** Start Data supplied **

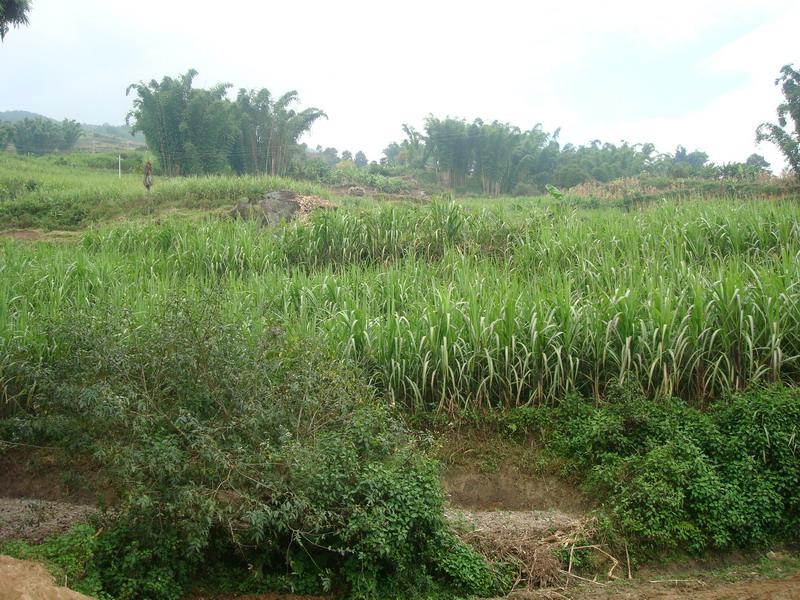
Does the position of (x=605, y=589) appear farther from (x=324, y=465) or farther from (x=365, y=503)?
(x=324, y=465)

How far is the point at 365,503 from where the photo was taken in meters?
3.96

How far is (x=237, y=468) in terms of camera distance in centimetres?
368

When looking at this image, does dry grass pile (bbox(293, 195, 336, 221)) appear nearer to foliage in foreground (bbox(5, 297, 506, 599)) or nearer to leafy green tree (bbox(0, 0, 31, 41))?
leafy green tree (bbox(0, 0, 31, 41))

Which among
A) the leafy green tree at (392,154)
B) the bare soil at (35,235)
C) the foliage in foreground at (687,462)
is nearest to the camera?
the foliage in foreground at (687,462)

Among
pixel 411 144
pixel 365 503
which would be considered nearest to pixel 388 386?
pixel 365 503

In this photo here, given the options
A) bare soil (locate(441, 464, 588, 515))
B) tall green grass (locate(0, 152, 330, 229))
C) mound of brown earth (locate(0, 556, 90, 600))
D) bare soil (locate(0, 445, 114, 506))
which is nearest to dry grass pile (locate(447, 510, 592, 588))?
bare soil (locate(441, 464, 588, 515))

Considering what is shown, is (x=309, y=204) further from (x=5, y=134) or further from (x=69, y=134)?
(x=69, y=134)

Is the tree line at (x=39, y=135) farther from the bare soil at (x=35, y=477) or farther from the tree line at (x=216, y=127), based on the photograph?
the bare soil at (x=35, y=477)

** End Data supplied **

Exercise directions: Copy out the data from the line containing "Is the tree" through the end of the data, both ends included, without changing anything.

Response for this exercise:
Is the tree line at (x=39, y=135) farther from the bare soil at (x=35, y=477) or farther from the tree line at (x=216, y=127), based on the photograph?
the bare soil at (x=35, y=477)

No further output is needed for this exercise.